> **Exercise objective**
Transcribe the material below line for line, keeping every character, quotation mark, and number the same as in the original.

# start of Task input

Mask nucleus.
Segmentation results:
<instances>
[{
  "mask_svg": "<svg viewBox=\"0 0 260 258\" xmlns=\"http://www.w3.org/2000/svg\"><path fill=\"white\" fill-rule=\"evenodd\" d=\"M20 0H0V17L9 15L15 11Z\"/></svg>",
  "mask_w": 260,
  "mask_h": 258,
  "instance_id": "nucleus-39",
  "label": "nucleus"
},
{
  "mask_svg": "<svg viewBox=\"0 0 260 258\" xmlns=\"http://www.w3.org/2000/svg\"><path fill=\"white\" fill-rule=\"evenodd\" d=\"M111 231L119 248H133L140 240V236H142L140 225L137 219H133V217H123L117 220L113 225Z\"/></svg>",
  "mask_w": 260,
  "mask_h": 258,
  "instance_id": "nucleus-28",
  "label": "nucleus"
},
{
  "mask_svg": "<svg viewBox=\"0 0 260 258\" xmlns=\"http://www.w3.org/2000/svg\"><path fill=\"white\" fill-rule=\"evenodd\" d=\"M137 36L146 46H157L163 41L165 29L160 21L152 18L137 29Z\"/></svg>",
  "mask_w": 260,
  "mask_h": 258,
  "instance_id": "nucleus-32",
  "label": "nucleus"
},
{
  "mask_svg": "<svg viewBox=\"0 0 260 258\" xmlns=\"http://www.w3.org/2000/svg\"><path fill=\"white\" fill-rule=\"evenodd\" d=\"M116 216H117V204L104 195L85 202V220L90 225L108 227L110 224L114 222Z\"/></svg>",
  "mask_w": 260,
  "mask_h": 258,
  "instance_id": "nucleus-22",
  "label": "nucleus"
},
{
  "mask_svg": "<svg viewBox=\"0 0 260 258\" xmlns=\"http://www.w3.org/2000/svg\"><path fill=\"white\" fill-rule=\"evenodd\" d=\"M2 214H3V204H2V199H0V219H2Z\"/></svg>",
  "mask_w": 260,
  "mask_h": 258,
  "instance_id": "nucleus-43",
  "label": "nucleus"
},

# end of Task input

> **The completed task**
Mask nucleus.
Segmentation results:
<instances>
[{
  "mask_svg": "<svg viewBox=\"0 0 260 258\" xmlns=\"http://www.w3.org/2000/svg\"><path fill=\"white\" fill-rule=\"evenodd\" d=\"M20 0H0V17L9 15L15 11Z\"/></svg>",
  "mask_w": 260,
  "mask_h": 258,
  "instance_id": "nucleus-39",
  "label": "nucleus"
},
{
  "mask_svg": "<svg viewBox=\"0 0 260 258\" xmlns=\"http://www.w3.org/2000/svg\"><path fill=\"white\" fill-rule=\"evenodd\" d=\"M111 231L119 248H133L140 240V236H142L140 225L137 219H133V217H123L117 220L113 225Z\"/></svg>",
  "mask_w": 260,
  "mask_h": 258,
  "instance_id": "nucleus-28",
  "label": "nucleus"
},
{
  "mask_svg": "<svg viewBox=\"0 0 260 258\" xmlns=\"http://www.w3.org/2000/svg\"><path fill=\"white\" fill-rule=\"evenodd\" d=\"M137 36L146 46H157L163 41L165 29L160 21L152 18L137 29Z\"/></svg>",
  "mask_w": 260,
  "mask_h": 258,
  "instance_id": "nucleus-32",
  "label": "nucleus"
},
{
  "mask_svg": "<svg viewBox=\"0 0 260 258\" xmlns=\"http://www.w3.org/2000/svg\"><path fill=\"white\" fill-rule=\"evenodd\" d=\"M116 216H117V204L104 195L85 202V220L90 225L108 227L110 224L114 222Z\"/></svg>",
  "mask_w": 260,
  "mask_h": 258,
  "instance_id": "nucleus-22",
  "label": "nucleus"
},
{
  "mask_svg": "<svg viewBox=\"0 0 260 258\" xmlns=\"http://www.w3.org/2000/svg\"><path fill=\"white\" fill-rule=\"evenodd\" d=\"M2 214H3V204H2V199H0V219H2Z\"/></svg>",
  "mask_w": 260,
  "mask_h": 258,
  "instance_id": "nucleus-43",
  "label": "nucleus"
},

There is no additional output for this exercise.